**EXTRACT:**

= Beginning of Section =

Kate topless pics: Why the royals should quit while they’re ahead

By Press Gazette

Duncan Lamont is a media partner at City solicitors, Charles Russell LLP

Although well-established European Privacy and Data Protection laws should have protected the wronged Duchess of Cambridge, who has had her privacy undeniably intruded upon by Closer in France and now Chi in Italy, they clearly have not.

On the internet and in Ireland – as well as via Silvio Berlusconi’s magazines – readers have been able to look at private moments on a private holiday, taken (it seems) from a public place, but one some distance away by a crafty and patient paparazzo.

It’s a slam dunk for public outrage in the UK, but that does not mean one has to respond in the courts. The public is perhaps outraged enough, and the UK editors have (arguably ill-advisedly and in too much haste – what about when there is an arguable public interest in the future? Cue Prince Harry) said that they would not publish such snaps.

That is a huge victory already.

The Palace has allowed the lawyers to charge off to seek justice. Few would dispute that there is no real public interest in such pictures.

Heads should roll, or at least injunctions be obtained even if the digital horse has bolted. Modest damages and costs should follow. And so far so good in the Civil Court in Paris.

But what if the foreign media is not cowed? What if the French editor chooses to publish different pictures in another edition with (maybe) a stronger public interest such as shots of smoking or rowing (hypotheticals there)? Or continues to refuse to name the paparazzo?

Or persists in the claim that there IS a public interest because Article 10 applies there too and the population has, after years of craven media darkness, only recently woken up to just how badly behaved its leaders have been for decades, and wants to take the judges and politicians on to achieve greater openness?

Pic: Reuters

What if the editor says she knows, but still refuses to name, the picture taker. Or claims middlemen were used and sends France’s finest cops on a wild goose chase all over the Mediterranean? Should she be jailed for non-compliance or cheekiness for up to a year? Magazines shut down? Jobs lost?

= End of Section =

**EXTRACTED RECORDS:**
= Beginning of Section =

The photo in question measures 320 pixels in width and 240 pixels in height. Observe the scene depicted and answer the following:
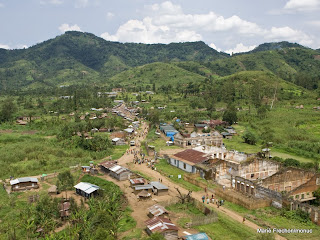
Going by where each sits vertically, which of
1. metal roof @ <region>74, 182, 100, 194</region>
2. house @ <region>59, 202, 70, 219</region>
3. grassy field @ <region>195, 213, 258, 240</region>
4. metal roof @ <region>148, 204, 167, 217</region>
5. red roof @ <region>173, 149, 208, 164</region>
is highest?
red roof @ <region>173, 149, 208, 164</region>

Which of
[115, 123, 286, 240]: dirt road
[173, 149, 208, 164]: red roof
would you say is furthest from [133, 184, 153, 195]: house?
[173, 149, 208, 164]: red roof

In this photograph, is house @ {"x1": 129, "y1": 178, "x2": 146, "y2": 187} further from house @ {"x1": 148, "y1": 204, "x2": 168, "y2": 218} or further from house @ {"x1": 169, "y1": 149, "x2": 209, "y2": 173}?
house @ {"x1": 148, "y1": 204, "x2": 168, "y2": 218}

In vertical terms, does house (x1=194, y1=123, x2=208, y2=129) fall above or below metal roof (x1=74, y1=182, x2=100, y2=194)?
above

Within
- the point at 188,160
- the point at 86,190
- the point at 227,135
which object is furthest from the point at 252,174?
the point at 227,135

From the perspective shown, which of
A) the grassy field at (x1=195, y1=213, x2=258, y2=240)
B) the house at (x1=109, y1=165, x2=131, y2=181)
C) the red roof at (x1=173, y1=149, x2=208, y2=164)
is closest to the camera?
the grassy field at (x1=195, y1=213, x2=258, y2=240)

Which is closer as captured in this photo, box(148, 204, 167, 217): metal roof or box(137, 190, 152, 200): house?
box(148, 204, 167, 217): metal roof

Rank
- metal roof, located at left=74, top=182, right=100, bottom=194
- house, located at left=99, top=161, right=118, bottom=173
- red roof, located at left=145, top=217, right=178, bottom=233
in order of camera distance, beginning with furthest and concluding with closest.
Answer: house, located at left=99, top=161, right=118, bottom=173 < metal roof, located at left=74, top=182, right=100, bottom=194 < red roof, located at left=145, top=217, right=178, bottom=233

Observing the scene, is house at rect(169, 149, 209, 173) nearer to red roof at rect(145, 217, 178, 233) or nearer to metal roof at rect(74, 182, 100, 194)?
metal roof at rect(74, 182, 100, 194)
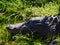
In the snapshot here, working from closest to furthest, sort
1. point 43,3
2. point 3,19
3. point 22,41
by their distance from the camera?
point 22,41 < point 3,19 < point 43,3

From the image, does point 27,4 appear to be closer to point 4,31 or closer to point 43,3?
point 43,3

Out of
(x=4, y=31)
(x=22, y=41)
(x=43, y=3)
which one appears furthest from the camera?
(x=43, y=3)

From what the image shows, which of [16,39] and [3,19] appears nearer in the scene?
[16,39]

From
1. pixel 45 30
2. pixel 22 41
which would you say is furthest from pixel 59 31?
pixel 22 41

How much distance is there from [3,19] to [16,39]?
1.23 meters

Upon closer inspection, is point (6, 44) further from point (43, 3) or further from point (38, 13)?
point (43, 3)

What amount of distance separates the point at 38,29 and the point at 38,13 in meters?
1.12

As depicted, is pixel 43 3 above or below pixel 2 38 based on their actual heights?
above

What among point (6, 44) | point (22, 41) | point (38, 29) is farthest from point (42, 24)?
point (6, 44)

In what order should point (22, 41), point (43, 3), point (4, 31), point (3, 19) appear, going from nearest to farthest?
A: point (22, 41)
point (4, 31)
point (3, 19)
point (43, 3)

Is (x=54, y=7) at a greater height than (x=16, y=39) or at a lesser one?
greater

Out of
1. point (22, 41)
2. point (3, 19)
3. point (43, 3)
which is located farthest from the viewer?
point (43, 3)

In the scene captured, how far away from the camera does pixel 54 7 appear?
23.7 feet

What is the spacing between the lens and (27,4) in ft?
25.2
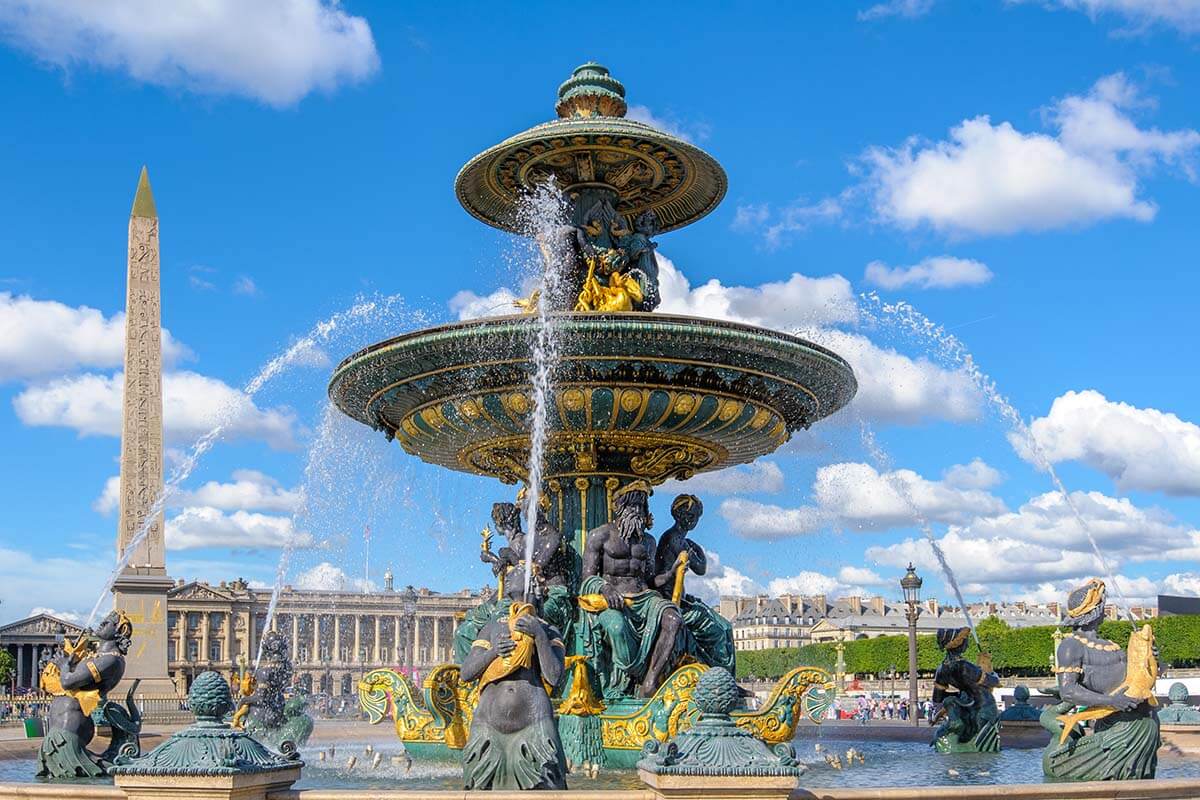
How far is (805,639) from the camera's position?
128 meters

= End of Section =
= Beginning of Section =

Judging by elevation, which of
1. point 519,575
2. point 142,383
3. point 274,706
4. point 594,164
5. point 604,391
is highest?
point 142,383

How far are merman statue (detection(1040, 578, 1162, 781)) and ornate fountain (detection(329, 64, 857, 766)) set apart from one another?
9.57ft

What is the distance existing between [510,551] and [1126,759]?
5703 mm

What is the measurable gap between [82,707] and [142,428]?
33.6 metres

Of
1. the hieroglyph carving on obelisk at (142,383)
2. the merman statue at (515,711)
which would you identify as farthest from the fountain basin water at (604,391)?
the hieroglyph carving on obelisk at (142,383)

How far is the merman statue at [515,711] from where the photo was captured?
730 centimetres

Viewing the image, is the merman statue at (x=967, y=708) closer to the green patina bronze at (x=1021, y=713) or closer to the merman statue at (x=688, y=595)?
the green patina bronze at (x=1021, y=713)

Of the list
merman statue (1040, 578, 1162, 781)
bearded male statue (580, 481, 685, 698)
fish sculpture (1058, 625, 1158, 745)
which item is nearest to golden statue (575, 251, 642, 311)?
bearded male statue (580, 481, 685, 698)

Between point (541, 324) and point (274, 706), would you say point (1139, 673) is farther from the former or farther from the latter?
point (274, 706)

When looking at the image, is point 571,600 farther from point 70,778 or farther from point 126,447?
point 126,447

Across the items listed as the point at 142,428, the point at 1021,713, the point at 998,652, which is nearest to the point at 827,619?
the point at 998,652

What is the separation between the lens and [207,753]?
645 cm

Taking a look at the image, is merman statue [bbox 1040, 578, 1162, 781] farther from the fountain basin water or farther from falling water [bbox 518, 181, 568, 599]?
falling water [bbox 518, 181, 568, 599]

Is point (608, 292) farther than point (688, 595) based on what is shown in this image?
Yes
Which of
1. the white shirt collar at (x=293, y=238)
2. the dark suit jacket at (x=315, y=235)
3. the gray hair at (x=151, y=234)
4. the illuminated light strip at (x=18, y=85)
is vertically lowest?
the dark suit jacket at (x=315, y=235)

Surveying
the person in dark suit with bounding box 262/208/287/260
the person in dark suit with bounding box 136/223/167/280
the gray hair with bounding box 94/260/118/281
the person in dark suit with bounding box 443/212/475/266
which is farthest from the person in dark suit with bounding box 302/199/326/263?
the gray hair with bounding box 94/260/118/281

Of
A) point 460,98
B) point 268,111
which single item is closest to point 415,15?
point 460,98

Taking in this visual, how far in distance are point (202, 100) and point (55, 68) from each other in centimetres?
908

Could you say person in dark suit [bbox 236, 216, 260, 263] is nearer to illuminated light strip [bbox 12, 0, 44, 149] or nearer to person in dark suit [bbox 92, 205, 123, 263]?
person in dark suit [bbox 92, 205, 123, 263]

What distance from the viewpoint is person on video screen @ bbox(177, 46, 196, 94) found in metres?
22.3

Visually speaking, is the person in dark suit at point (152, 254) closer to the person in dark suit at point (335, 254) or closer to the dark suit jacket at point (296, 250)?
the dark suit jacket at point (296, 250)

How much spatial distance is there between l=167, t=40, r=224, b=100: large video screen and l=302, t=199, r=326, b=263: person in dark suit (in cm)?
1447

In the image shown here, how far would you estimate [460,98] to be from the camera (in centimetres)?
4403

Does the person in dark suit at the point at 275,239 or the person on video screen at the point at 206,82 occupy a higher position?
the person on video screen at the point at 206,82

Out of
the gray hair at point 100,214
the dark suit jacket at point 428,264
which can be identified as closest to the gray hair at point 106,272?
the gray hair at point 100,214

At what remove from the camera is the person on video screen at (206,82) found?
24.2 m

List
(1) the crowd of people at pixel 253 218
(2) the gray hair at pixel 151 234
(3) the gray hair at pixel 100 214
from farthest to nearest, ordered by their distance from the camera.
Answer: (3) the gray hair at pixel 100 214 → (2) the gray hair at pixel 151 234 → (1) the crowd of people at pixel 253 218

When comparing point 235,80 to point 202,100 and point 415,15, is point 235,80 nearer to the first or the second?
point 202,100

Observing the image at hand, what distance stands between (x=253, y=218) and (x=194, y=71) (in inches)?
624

= End of Section =
= Beginning of Section =

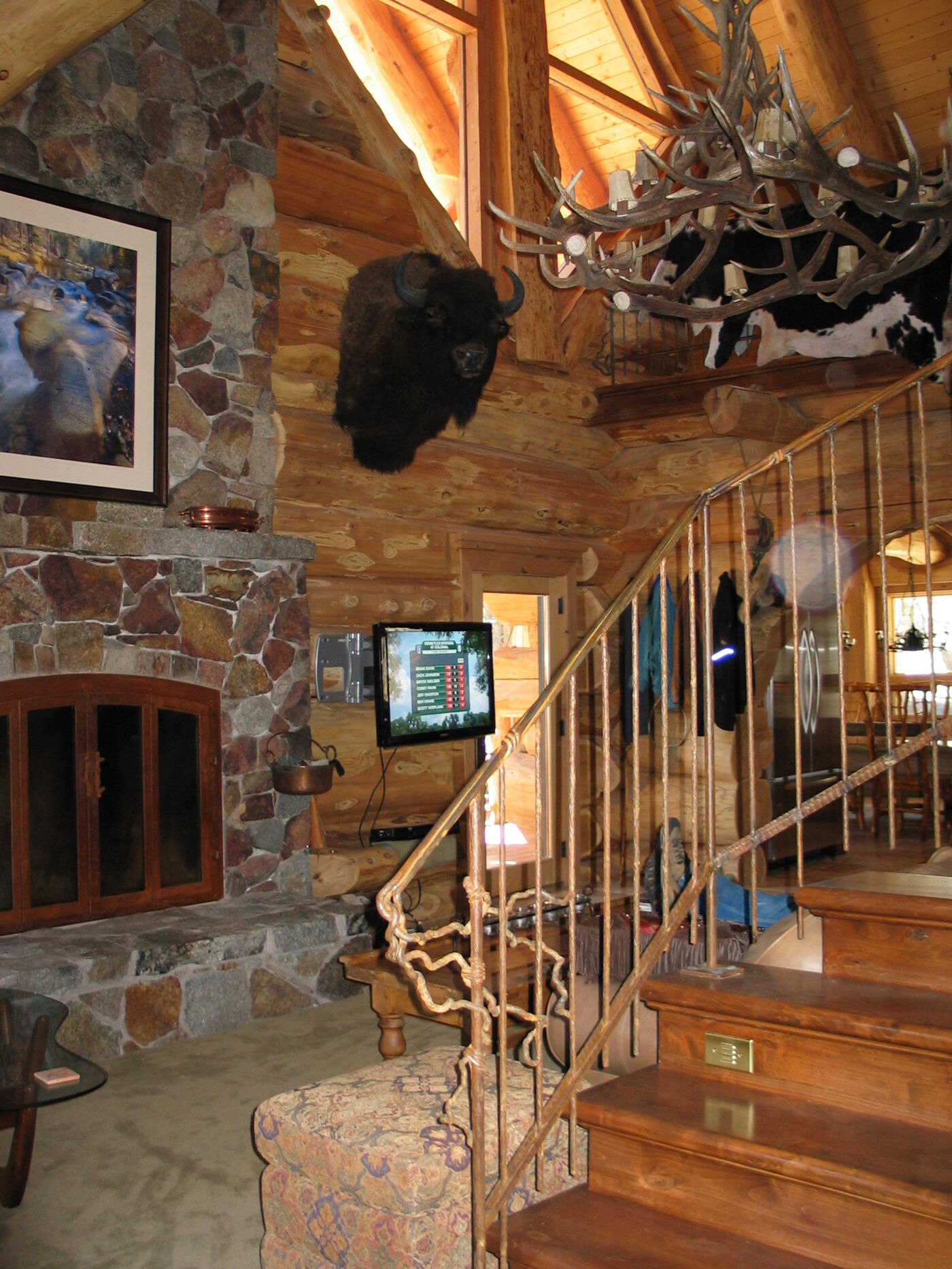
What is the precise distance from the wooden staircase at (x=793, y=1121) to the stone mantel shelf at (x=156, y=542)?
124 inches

= End of Section =

**REQUIRED WORK:**
Answer these questions from the article on the Duchess of Cambridge photos.
(a) Which magazine in France and which in Italy intruded on the Duchess's privacy?
(b) In which court has the case gone well so far?
(c) What have the UK editors said they would not do?

**REPLY:**
(a) Closer in France and Chi in Italy.
(b) The Civil Court in Paris.
(c) Publish such snaps.